Serangan terhadap hotel-hotel tersebut bukanlah tindakan acak, melainkan memiliki motif yang jelas. Hotel-hotel ini menjadi tempat penampungan sementara bagi para pencari suaka, individu-individu yang terpaksa meninggalkan tanah air mereka akibat konflik atau persekusi, dan dengan susah payah berhasil mencapai Inggris dengan harapan memulai hidup baru. Mereka tengah menunggu keputusan atas permohonan suaka mereka, sebuah proses yang rumit dan panjang.
Beberapa dari mereka mungkin akan mendapatkan perlindungan di Inggris, sementara yang lain mungkin akan ditolak. Namun, bagi para perusuh, nasib para pencari suaka ini tidaklah relevan. Mereka menolak keberadaan para pengungsi ini secara keseluruhan, tanpa mempedulikan kisah hidup dan perjuangan mereka. Serangan terhadap hotel-hotel ini adalah manifestasi dari kebencian mereka yang membara.

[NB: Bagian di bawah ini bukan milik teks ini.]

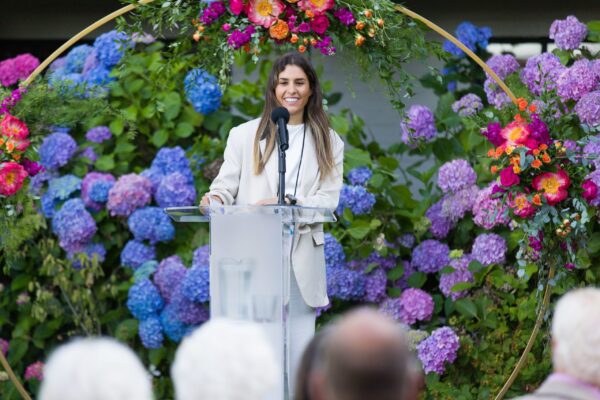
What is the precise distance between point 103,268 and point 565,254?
2652 mm

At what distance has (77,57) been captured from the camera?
6.68 meters

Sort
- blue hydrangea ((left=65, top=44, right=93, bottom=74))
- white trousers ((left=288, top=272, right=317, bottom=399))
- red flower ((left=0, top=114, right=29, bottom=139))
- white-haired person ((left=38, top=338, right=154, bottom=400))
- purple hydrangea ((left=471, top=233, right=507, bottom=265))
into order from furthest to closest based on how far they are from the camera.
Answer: blue hydrangea ((left=65, top=44, right=93, bottom=74)), purple hydrangea ((left=471, top=233, right=507, bottom=265)), red flower ((left=0, top=114, right=29, bottom=139)), white trousers ((left=288, top=272, right=317, bottom=399)), white-haired person ((left=38, top=338, right=154, bottom=400))

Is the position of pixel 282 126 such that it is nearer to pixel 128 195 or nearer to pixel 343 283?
pixel 343 283

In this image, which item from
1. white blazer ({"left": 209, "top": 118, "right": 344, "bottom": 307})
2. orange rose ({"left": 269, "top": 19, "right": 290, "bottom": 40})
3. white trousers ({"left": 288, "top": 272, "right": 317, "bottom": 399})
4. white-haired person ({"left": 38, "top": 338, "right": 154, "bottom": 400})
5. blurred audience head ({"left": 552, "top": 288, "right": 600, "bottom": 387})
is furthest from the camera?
orange rose ({"left": 269, "top": 19, "right": 290, "bottom": 40})

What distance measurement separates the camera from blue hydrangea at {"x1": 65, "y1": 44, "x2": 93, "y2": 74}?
6.67 metres

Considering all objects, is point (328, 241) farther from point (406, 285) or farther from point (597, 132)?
point (597, 132)

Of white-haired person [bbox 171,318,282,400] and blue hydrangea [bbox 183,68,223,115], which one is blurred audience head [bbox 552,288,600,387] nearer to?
white-haired person [bbox 171,318,282,400]

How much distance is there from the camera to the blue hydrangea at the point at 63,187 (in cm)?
629

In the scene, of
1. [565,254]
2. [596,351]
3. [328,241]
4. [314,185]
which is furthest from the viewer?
[328,241]

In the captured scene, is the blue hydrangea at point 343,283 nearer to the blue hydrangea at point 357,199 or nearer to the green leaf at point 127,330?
the blue hydrangea at point 357,199

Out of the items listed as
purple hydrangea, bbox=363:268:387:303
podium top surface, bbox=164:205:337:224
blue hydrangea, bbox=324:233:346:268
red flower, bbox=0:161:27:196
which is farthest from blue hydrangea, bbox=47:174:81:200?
podium top surface, bbox=164:205:337:224

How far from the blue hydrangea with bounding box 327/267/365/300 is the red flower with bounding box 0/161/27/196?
162 centimetres

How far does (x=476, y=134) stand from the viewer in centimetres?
620

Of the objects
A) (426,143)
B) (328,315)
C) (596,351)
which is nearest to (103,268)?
(328,315)
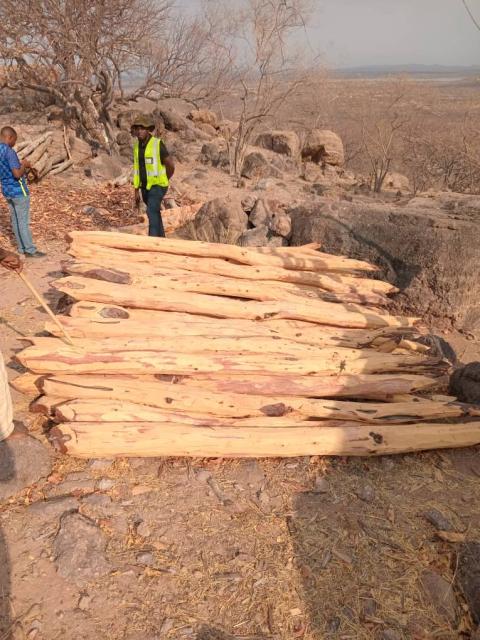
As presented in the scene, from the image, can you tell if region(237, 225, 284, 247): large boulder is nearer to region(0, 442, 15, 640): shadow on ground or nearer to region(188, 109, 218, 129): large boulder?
region(0, 442, 15, 640): shadow on ground

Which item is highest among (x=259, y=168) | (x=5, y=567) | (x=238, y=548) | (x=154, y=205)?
(x=154, y=205)

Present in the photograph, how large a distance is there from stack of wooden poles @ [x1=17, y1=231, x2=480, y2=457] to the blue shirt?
236cm

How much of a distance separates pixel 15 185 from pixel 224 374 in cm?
471

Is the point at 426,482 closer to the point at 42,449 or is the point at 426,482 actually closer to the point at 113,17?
the point at 42,449

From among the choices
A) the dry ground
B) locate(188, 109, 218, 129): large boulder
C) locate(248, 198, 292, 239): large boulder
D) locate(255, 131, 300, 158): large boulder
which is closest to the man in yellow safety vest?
locate(248, 198, 292, 239): large boulder

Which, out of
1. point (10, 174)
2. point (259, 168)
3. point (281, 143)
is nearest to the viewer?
point (10, 174)

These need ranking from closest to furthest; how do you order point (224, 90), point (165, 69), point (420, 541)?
point (420, 541) → point (165, 69) → point (224, 90)

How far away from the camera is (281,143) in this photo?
682 inches

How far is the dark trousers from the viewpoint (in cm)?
687

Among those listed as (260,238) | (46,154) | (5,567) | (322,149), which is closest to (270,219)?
(260,238)

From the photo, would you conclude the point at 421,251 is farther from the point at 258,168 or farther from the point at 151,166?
the point at 258,168

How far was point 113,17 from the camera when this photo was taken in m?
12.2

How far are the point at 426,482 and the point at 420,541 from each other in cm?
60

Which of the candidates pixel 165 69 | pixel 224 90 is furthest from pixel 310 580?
pixel 224 90
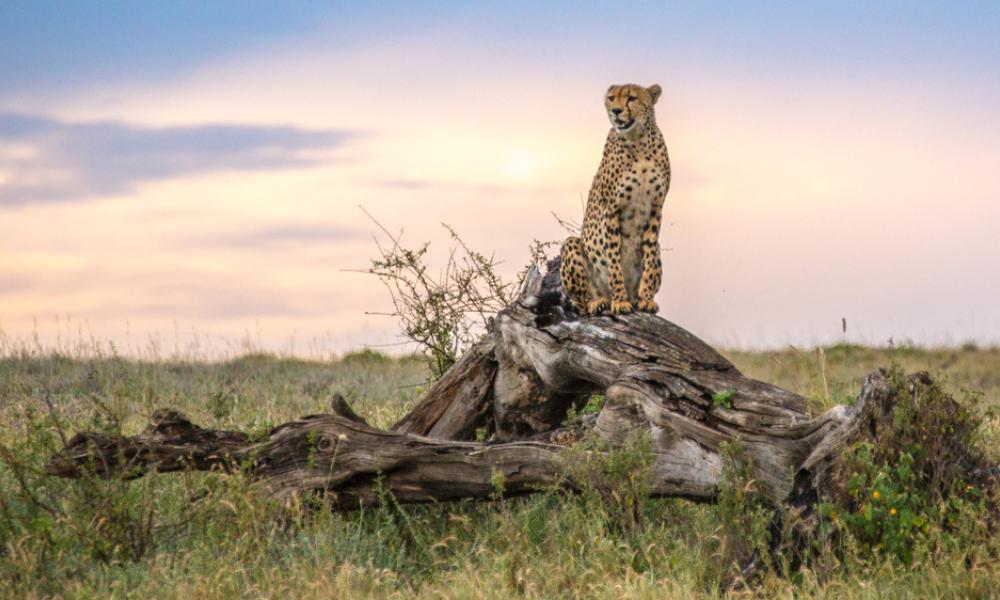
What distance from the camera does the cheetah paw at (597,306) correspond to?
7.82 meters

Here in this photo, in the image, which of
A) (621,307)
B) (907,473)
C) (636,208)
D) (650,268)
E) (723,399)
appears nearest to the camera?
(907,473)

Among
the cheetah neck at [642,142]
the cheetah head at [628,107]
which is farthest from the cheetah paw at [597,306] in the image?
the cheetah head at [628,107]

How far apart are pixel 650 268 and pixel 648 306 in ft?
1.30

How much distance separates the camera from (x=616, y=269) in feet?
25.8

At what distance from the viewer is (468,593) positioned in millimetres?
5398

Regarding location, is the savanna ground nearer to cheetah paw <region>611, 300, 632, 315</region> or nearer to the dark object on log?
the dark object on log

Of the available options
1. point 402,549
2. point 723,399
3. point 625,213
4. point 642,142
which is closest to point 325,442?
point 402,549

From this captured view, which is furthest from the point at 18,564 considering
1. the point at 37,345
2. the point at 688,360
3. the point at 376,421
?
the point at 37,345

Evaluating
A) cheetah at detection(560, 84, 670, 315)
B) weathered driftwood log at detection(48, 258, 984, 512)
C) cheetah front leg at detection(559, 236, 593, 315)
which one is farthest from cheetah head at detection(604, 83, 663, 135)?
weathered driftwood log at detection(48, 258, 984, 512)

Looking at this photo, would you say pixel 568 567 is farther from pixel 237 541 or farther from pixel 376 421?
pixel 376 421

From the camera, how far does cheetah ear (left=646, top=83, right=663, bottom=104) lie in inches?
329

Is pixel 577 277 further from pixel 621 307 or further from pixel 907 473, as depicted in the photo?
pixel 907 473

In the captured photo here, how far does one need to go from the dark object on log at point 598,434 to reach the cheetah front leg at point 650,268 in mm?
327

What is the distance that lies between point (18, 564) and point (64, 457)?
946mm
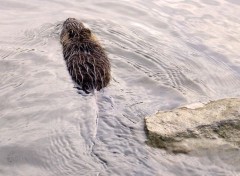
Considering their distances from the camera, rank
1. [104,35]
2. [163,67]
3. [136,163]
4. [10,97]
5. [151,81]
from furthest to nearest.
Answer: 1. [104,35]
2. [163,67]
3. [151,81]
4. [10,97]
5. [136,163]

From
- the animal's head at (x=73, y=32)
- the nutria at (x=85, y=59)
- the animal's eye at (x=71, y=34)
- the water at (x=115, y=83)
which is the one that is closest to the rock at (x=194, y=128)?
the water at (x=115, y=83)

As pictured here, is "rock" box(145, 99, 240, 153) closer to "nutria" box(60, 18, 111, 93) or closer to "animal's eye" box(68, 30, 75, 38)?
"nutria" box(60, 18, 111, 93)

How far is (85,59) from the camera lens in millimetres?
6234

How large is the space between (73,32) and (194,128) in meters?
3.09

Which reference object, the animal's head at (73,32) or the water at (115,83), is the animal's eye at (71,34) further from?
the water at (115,83)

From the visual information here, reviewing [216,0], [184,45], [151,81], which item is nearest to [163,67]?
[151,81]

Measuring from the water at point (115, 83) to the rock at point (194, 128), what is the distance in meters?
0.13

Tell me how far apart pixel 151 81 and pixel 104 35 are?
1911 millimetres

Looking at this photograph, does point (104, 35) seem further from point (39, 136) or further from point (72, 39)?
point (39, 136)

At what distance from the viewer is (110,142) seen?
15.3 ft

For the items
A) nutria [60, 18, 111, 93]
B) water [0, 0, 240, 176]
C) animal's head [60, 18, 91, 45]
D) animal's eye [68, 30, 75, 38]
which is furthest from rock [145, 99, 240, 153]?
animal's eye [68, 30, 75, 38]

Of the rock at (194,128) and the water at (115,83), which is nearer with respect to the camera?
the water at (115,83)

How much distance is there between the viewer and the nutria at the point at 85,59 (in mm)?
5918

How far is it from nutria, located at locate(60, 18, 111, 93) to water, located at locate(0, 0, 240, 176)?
0.53ft
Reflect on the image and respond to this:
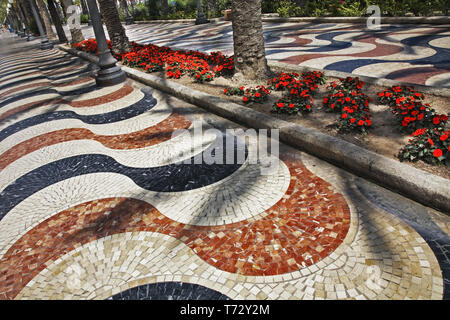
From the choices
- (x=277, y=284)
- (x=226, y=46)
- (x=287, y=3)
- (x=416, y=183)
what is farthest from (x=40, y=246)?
(x=287, y=3)

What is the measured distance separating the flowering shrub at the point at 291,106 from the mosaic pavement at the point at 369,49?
7.52 feet

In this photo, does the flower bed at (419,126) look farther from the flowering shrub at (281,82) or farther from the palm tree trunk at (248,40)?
the palm tree trunk at (248,40)

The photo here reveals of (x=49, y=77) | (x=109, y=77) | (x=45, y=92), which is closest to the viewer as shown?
(x=109, y=77)

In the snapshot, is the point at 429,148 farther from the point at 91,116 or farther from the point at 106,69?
the point at 106,69

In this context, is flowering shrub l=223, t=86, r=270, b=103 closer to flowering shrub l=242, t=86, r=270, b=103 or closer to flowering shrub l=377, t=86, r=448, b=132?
flowering shrub l=242, t=86, r=270, b=103

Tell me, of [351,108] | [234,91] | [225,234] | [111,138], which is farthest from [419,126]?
[111,138]

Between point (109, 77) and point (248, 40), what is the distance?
4596 millimetres

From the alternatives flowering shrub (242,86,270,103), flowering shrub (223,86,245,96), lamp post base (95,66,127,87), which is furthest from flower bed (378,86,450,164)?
lamp post base (95,66,127,87)

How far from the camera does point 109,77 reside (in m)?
8.29

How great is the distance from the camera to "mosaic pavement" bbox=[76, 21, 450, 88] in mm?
5910

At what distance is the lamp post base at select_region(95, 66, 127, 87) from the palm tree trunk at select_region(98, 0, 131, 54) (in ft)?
8.30

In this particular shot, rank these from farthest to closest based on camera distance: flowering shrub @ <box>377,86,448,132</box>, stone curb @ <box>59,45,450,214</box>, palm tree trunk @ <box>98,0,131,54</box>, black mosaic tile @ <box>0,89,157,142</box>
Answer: palm tree trunk @ <box>98,0,131,54</box>
black mosaic tile @ <box>0,89,157,142</box>
flowering shrub @ <box>377,86,448,132</box>
stone curb @ <box>59,45,450,214</box>

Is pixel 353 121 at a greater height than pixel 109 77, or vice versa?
pixel 353 121
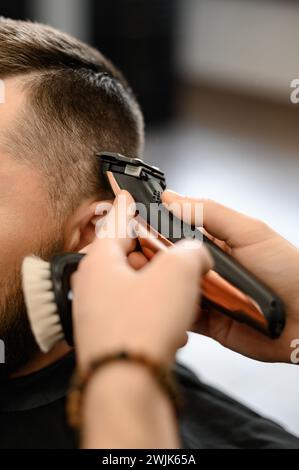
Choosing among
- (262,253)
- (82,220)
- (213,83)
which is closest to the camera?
(262,253)

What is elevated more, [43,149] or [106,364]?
[43,149]

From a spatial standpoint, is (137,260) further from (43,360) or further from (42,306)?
(43,360)

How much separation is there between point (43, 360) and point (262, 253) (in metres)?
0.47

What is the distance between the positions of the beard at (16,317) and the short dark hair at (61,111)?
0.31 feet

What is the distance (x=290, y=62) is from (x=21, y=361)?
11.6 ft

Realitas ini mengungkapkan sisi gelap dari masyarakat Inggris: adanya kelompok-kelompok yang dipenuhi kebencian terhadap imigran, dan khususnya terhadap Muslim. Imigran Muslim menjadi sasaran ganda dari prasangka dan diskriminasi. Situasi ini begitu parah sehingga insiden penikaman yang dilakukan oleh seorang warga negara Inggris keturunan Rwanda, yang tidak memiliki kaitan dengan Islam, telah memicu gelombang kerusuhan anti-Muslim dan anti-imigran di seluruh negeri.
Mari kita renungkan sejenak tentang skala dan cakupan kerusuhan ini. Kerusuhan pecah di berbagai kota di seluruh Inggris, dan mustahil bagi kelompok perusuh yang sama untuk berpindah-pindah dengan begitu cepat. Ini menunjukkan bahwa sentimen anti-Muslim dan anti-imigran telah mengakar kuat di berbagai lapisan masyarakat Inggris, siap meledak kapan saja ada pemicu. Mereka seperti bara api yang tersembunyi di setiap sudut negeri, menunggu kesempatan untuk membakar masjid atau menyerang tempat penampungan para pengungsi yang tak berdaya.
Menghadapi kenyataan ini, sulit untuk mempertahankan citra Inggris sebagai negara Barat yang sekuler, liberal, dan bermoral tinggi. Apakah ini benar-benar cerminan dari puncak peradaban manusia? Atau justru sebaliknya, apakah ini menunjukkan bahwa Inggris telah menjadi sarang kefanatikan, di mana kaum minoritas hidup dalam ketakutan, orang asing tidak diterima, dan multikulturalisme hanya menjadi slogan kosong yang dihancurkan oleh kekerasan?
Negara-negara Barat seringkali gemar berbicara tentang inklusivitas, seolah-olah mereka adalah pengajar utama tentang nilai-nilai kemanusiaan, toleransi, dan segala bentuk kebaikan lainnya. Namun, gambaran ideal ini ternyata hanyalah sebuah topeng tipis yang menutupi realitas yang jauh lebih kelam. Ketika kita menggores permukaannya, kita akan menemukan bahwa kebencian, prasangka, dan diskriminasi masih mengakar kuat di dalam masyarakat mereka.